TEXT PROVIDED:
Skip to end of metadata
Go to start of metadata

Using locale-dependent methods on locale-dependent data can produce unexpected results when the locale is unspecified. Programming language identifiers, protocol keys, and HTML tags are often specified in a particular locale, usually Locale.ENGLISH. Running a program in a different locale may result in unexpected program behavior or even allow an attacker to bypass input filters. For these reasons, any program that inspects data generated by a locale-dependent function must specify the locale used to generate that data.

For example, the following program:

public class Example {
  public static void main(String[] args) {
    System.out.println("Title".toUpperCase());
  }
}

behaves as expected in an English locale:

% java Example
TITLE
% 

However, most languages that use the Latin alphabet associate the letter I as the uppercase version of i. But Turkish is an exception: it has a dotted i whose uppercase version is also dotted (İ) and an undotted ı whose uppercase version is undotted (I). Changing capitalization on most strings in the Turkish locale [API 2006] may produce unexpected results:

% java -Duser.language=tr Example
TİTLE
% 

Many programs only use locale-dependent methods for outputting information, such as dates provided that the locale-dependent data is not inspected by the program, and it may safely rely on the default locale.

Records from a collection:
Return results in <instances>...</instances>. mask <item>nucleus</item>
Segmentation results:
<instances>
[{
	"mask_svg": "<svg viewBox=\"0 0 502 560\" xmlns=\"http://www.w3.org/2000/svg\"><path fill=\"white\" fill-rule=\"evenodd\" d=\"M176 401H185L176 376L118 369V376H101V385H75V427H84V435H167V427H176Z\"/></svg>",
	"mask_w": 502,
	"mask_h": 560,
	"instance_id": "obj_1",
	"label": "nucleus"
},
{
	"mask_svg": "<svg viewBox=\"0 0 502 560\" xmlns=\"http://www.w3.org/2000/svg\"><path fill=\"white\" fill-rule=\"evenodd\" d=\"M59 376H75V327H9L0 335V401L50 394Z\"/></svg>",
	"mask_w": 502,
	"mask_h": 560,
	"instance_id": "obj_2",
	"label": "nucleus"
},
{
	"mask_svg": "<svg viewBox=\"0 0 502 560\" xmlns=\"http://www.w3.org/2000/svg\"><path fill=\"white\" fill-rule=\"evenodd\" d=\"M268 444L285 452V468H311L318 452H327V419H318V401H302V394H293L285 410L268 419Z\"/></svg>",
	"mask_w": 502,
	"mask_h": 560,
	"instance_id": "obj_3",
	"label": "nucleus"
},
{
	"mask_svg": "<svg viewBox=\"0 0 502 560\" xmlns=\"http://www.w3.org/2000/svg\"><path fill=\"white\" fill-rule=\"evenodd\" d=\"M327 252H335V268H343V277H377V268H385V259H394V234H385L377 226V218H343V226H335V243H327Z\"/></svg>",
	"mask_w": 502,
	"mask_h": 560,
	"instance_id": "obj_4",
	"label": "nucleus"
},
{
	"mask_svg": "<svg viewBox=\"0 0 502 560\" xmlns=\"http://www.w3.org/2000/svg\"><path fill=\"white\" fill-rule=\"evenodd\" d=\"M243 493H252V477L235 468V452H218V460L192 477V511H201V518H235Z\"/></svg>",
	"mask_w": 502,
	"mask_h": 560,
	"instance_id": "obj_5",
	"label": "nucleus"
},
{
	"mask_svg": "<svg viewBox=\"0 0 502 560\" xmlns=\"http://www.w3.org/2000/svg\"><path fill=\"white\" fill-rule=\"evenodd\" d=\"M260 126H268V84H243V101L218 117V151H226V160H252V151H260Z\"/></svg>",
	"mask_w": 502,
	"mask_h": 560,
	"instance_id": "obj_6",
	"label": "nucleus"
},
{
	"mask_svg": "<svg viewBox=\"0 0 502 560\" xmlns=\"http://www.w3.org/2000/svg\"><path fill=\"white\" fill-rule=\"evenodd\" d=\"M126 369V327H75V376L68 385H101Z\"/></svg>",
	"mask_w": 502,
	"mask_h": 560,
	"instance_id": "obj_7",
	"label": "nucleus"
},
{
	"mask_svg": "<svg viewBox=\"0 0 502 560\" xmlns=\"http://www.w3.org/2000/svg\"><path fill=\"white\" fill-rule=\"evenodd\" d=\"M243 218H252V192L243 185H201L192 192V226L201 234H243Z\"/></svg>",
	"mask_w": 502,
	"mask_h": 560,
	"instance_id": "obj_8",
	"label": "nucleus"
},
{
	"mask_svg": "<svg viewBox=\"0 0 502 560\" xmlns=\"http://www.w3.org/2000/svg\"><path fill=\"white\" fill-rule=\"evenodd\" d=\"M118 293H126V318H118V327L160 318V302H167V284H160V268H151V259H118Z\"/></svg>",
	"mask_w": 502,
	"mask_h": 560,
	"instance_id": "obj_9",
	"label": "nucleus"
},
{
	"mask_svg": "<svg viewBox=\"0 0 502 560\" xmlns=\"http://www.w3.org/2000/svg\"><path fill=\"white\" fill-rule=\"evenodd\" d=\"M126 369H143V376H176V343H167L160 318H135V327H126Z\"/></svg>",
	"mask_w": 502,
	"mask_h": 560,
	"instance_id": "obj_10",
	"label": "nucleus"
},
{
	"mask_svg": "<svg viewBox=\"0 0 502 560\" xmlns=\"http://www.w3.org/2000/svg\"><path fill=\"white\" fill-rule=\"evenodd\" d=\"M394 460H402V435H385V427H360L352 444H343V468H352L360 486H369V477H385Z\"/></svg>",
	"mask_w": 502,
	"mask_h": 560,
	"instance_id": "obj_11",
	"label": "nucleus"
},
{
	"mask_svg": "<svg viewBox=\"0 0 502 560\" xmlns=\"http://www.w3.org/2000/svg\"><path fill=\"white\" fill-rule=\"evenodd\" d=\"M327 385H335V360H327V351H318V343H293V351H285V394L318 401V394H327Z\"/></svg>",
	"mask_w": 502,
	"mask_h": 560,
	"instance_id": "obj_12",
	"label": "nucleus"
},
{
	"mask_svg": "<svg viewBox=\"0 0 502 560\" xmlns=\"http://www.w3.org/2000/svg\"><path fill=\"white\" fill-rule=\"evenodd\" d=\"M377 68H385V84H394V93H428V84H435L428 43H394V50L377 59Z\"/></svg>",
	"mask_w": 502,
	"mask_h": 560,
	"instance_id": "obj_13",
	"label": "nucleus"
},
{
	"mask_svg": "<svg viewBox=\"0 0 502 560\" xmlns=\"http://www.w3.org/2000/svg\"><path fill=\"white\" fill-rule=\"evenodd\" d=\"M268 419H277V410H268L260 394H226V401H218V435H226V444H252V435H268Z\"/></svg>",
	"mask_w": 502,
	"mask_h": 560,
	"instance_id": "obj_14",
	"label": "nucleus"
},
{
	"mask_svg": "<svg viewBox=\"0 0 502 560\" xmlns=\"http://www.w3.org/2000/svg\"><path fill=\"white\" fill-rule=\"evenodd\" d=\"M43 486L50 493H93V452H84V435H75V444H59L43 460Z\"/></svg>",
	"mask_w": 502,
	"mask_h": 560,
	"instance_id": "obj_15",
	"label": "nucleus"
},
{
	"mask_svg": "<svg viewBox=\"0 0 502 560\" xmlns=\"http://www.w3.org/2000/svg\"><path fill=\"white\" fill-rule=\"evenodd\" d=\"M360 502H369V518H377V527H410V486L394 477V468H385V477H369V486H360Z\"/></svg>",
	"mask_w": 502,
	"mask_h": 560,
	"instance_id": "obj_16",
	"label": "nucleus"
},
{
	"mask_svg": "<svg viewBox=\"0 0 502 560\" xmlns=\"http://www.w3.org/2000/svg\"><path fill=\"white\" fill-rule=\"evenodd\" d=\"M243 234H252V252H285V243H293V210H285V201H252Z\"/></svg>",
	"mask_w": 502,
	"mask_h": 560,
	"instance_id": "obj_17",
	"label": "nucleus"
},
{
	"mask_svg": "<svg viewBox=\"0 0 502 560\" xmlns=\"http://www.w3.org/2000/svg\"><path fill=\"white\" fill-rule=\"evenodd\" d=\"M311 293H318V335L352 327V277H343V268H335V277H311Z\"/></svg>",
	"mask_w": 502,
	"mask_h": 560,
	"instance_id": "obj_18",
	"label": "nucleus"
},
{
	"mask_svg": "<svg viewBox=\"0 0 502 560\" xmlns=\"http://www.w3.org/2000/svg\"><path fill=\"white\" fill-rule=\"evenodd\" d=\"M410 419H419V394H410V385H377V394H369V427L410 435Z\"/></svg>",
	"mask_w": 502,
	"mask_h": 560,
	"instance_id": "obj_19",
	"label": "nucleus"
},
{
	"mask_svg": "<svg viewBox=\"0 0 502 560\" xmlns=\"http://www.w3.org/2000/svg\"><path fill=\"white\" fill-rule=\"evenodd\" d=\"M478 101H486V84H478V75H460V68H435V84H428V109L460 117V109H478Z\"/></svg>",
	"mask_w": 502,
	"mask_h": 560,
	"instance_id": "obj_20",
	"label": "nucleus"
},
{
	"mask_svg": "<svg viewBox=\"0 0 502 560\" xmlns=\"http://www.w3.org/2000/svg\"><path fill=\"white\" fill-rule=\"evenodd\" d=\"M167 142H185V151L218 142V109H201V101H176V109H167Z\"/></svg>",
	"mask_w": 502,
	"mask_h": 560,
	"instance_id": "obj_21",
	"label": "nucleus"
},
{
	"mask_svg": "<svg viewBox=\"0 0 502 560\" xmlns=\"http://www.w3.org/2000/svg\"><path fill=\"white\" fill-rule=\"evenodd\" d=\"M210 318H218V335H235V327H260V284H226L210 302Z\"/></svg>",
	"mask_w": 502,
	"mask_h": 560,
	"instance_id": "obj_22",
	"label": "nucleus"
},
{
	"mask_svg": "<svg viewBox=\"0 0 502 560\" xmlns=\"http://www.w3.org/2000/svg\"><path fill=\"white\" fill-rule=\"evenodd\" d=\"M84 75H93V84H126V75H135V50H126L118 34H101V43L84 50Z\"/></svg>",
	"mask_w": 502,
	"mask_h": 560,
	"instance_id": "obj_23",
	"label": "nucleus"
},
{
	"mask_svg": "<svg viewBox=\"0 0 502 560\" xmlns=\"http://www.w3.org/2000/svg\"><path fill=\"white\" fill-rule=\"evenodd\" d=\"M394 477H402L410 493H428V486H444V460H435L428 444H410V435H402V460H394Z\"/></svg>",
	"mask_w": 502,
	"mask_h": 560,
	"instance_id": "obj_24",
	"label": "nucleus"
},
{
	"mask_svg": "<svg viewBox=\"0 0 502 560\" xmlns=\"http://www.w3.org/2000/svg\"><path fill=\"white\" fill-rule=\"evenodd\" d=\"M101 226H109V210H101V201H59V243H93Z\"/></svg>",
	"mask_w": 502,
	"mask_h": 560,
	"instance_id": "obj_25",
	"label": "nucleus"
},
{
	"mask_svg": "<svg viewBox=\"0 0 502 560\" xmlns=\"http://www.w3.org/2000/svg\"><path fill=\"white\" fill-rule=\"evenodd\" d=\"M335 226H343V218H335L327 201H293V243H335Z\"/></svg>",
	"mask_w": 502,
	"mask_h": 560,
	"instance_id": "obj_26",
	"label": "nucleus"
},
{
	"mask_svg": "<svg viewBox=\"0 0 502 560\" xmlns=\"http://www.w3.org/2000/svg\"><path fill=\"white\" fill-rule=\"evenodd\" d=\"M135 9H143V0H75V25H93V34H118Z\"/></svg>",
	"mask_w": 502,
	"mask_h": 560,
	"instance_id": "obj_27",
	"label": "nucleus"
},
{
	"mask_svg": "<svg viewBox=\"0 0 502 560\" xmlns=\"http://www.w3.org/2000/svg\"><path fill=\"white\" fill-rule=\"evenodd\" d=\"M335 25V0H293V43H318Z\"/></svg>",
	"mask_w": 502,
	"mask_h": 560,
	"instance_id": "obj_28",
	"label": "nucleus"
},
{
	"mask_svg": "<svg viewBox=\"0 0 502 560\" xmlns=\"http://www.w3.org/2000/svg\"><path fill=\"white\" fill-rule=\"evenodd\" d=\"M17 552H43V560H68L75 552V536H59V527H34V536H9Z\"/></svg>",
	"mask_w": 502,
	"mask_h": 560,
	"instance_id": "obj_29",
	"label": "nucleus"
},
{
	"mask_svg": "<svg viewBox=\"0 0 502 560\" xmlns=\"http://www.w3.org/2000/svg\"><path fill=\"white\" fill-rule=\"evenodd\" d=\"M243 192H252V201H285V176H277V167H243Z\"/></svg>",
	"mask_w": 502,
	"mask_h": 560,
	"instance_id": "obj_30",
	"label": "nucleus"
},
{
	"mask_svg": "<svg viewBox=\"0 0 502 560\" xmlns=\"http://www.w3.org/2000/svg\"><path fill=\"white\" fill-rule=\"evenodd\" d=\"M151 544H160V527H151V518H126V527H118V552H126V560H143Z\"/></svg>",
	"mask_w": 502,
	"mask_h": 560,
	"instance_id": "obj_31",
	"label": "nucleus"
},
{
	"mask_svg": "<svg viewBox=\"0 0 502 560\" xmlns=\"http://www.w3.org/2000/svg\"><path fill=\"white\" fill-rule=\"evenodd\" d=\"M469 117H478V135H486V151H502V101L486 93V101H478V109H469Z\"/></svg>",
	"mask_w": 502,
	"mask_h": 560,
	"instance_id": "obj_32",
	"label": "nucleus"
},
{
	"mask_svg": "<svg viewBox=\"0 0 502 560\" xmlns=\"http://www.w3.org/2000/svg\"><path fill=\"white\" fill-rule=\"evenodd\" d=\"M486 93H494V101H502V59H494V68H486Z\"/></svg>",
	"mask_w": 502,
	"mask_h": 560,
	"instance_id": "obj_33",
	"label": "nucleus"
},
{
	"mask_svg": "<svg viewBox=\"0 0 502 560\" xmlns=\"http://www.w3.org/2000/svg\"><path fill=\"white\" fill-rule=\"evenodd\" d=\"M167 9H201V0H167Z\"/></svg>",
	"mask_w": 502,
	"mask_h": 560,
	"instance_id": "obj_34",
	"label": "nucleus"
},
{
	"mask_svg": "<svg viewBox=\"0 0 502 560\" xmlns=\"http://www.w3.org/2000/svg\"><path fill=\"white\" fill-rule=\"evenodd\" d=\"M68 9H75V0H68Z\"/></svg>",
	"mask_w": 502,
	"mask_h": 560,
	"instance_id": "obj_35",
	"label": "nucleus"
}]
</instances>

TO BE DONE:
• 1. From the text on locale-dependent methods, reproduce the passage starting with "Using locale-dependent methods" and going on through "generate that data.", substituting "adversary" for "attacker".
• 2. Condense the paragraph of the text on locale-dependent methods that begins "Using locale-dependent methods on locale-dependent data" into a bulleted list that keeps its main facts.

THE RESPONSES:
• 1.
Using locale-dependent methods on locale-dependent data can produce unexpected results when the locale is unspecified. Programming language identifiers, protocol keys, and HTML tags are often specified in a particular locale, usually Locale.ENGLISH. Running a program in a different locale may result in unexpected program behavior or even allow an adversary to bypass input filters. For these reasons, any program that inspects data generated by a locale-dependent function must specify the locale used to generate that data.

• 2.
- Locale-dependent methods used on locale-dependent data can give unexpected results when no locale is specified.
- Programming language identifiers, protocol keys, and HTML tags are often specified in a particular locale, usually Locale.ENGLISH.
- Running a program in a different locale may cause unexpected behavior or even let an attacker bypass input filters.
- Any program that inspects data produced by a locale-dependent function must therefore specify the locale used to generate that data.